Consider the following dependencies (where A --> B means B depends on A, so effectively, A is the 'parent')

A --> B
A --> C
C --> D
C --> E

More graphically:

    A
    |
----------
|        |
B        C
         |
    -----------
    |         |
    D         E

A topological sort algorithm would return something like:

ABCDE

I have found code for this (exhibit A and exhibit B), but neither support cyclice dependencies. I am in the situtation that this could happen:

A --> B
B --> C
B --> D
C --> B
C --> E

Graphically:

A
|
B <--> C
|      |
D      E

This could return ABCDE or ACBDE. So because B and C are on the same 'level', the order between them is not important (likewise for D and E).

How could I accomplish such a thing. I realize this isn't exactly a topological sorting, but I'm not expert mathematician, so I don't really know where to start looking, let alone how to implement this.
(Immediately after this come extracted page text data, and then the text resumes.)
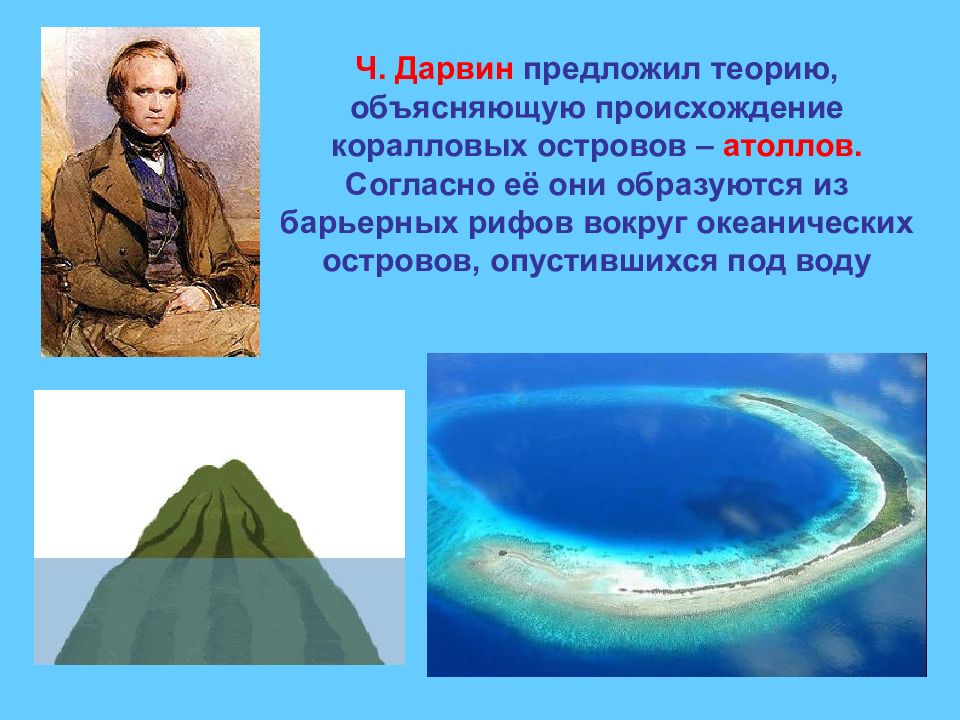 Ч. Дарвин предложил теорию, объясняющую происхождение коралловых островов – атоллов. Согласно её они образуются из барьерных рифов вокруг океанических островов, опустившихся под воду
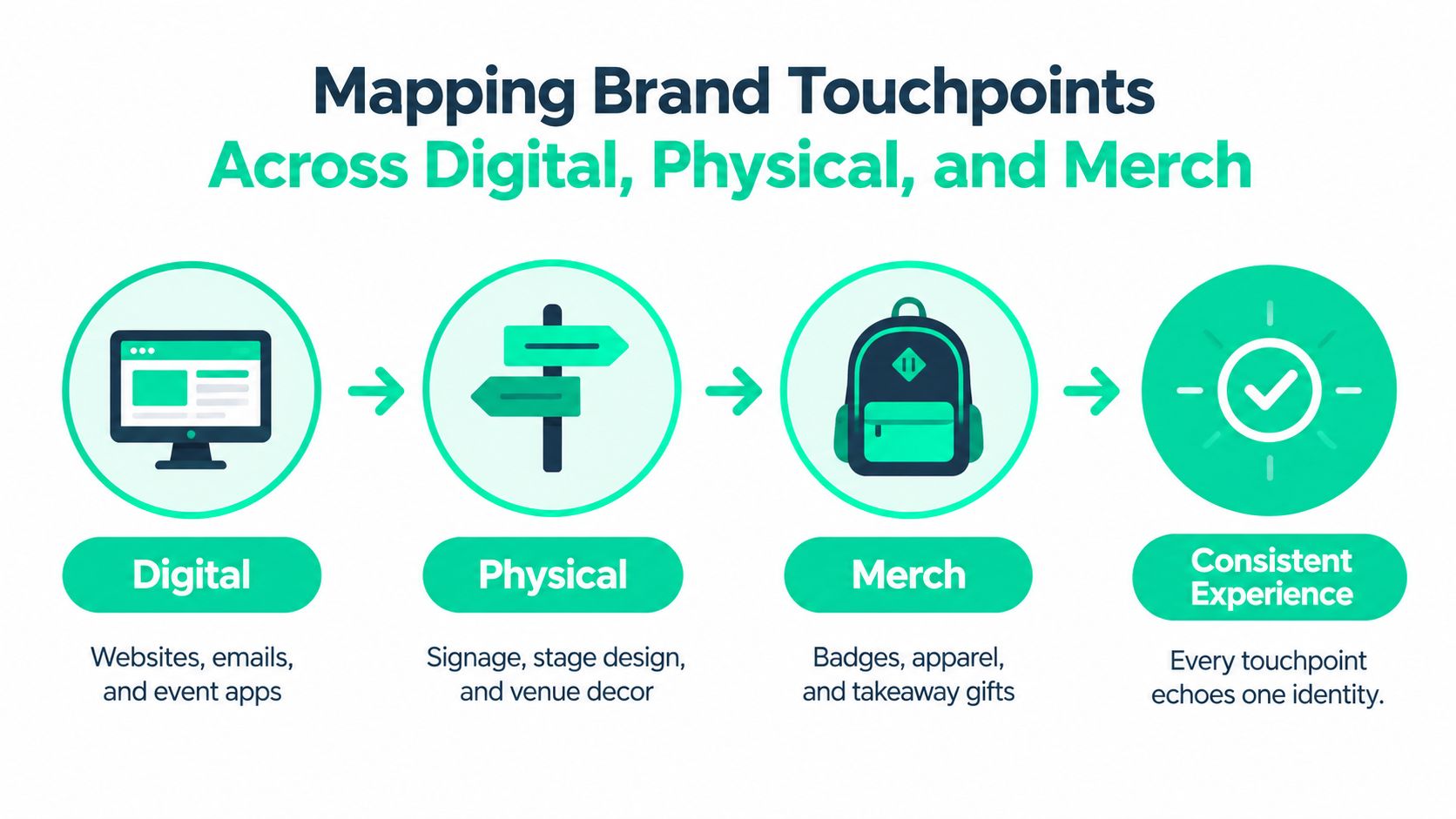 Mapping Brand Touchpoints
Across Digital, Physical, and Merch

Digital

Websites, emails, and event apps

Physical

Signage, stage design, and venue decor

Merch

Badges, apparel, and takeaway gifts

Consistent Experience

Every touchpoint echoes one identity.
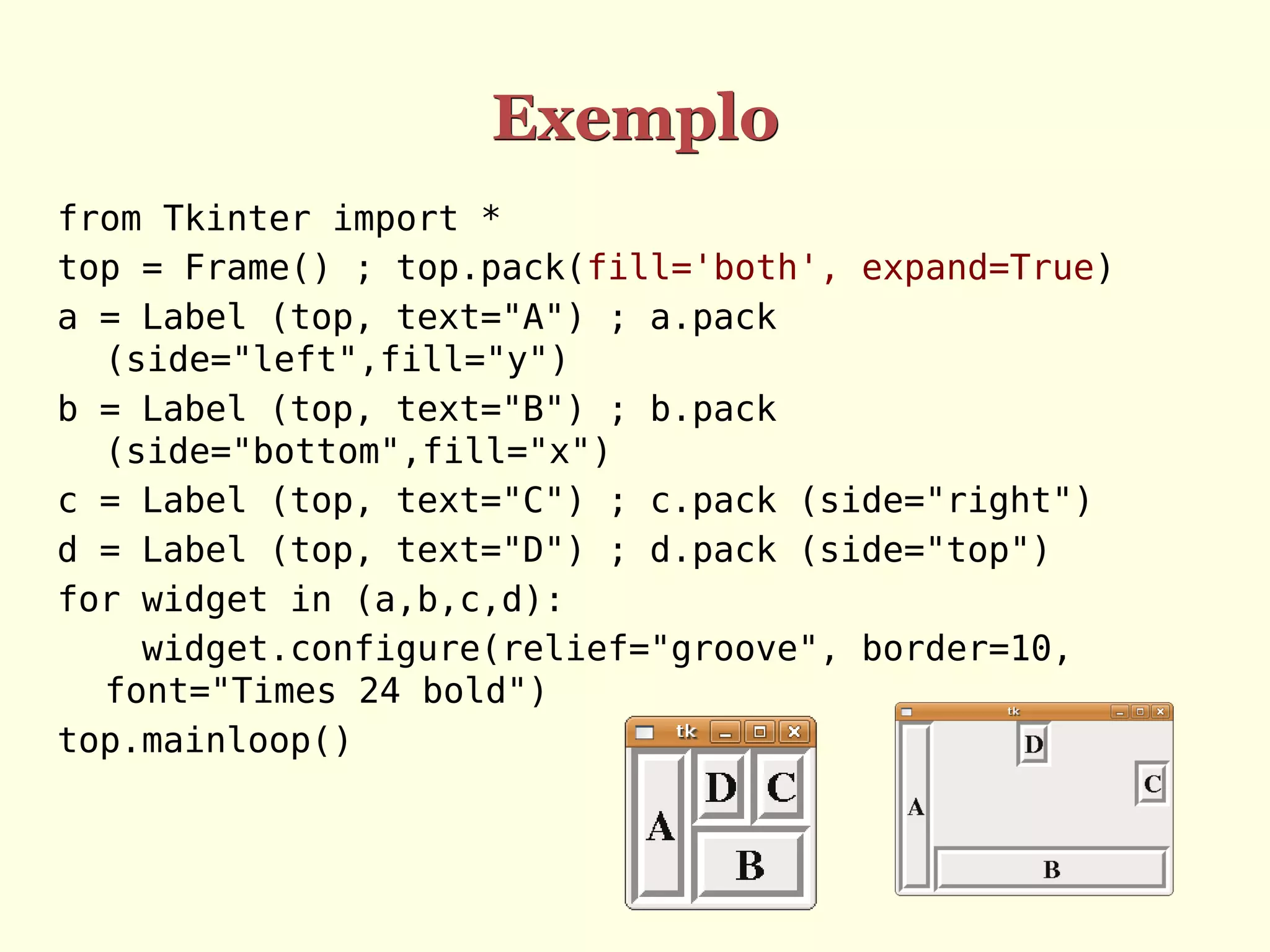 Exemplo

from Tkinter import *
top = Frame() ; top.pack(fill='both', expand=True)
a = Label (top, text="A") ; a.pack (side="left",fill="y")
b = Label (top, text="B") ; b.pack (side="bottom",fill="x")
c = Label (top, text="C") ; c.pack (side="right")
d = Label (top, text="D") ; d.pack (side="top")
for widget in (a,b,c,d):
 widget.configure(relief="groove", border=10, font="Times 24 bold")
top.mainloop()

tk
A D C B

tk
D C A B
Personally, I'm working in C#, but if you know how to do it in any other language, I'd be happy to study your code and translate it to C#.

update

I can also have the following situation:

A <--------
|         |
--> B --> C
    |     |
    D     E

So, important, this doesn't have to be a tree. I can have any arbitrary graph. In fact, not all nodes have to be connected to one another.

Answer

Eric Lippert picture Eric Lippert · Jan 17, 2014

First off, it is conceptually easier if you have a graph such that you can ask "what do you depend on"? I'm going to assume that we have a graph where a directed edge from A to B means "A depends on B", which is the opposite of your statement.

I am somewhat confused by your question since a topo sort that ignores cycles is virtually the same as a regular topo sort. I'll develop the algorithm so that you can handle cycles as you see fit; perhaps that will help.

The idea of the sort is:

  • A graph is a collection of nodes such that each node has a collection of neighbours. As I said, if a node A has a neighbour B then A depends on B, so B must happen before A.

  • The sort takes a graph and produces a sorted list of nodes.

  • During the operation of the sort a dictionary is maintained which maps every node onto one of three values: alive, dead and undead. An alive node has yet to be processed. A dead node is already processed. An undead node is being processed; it's no longer alive but not yet dead.

  • If you encounter a dead node you can skip it; it's already in the output list.

  • If you encounter a live node then you process it recursively.

  • If you encounter an undead node then it is part of a cycle. Do what you like. (Produce an error if cycles are illegal, treat it as dead if cycles are legal, etc.)


function topoSort(graph) 
  state = []
  list = []
  for each node in graph
    state[node] = alive
  for each node in graph
    visit(graph, node, list, state)
  return list

function visit(graph, node, list, state)
  if state[node] == dead
    return // We've done this one already.
  if state[node] == undead
    return // We have a cycle; if you have special cycle handling code do it here.
  // It's alive. Mark it as undead.
  state[node] = undead
  for each neighbour in getNeighbours(graph, node)
    visit(graph, neighbour, list, state)
  state[node] = dead
  append(list, node);

Make sense?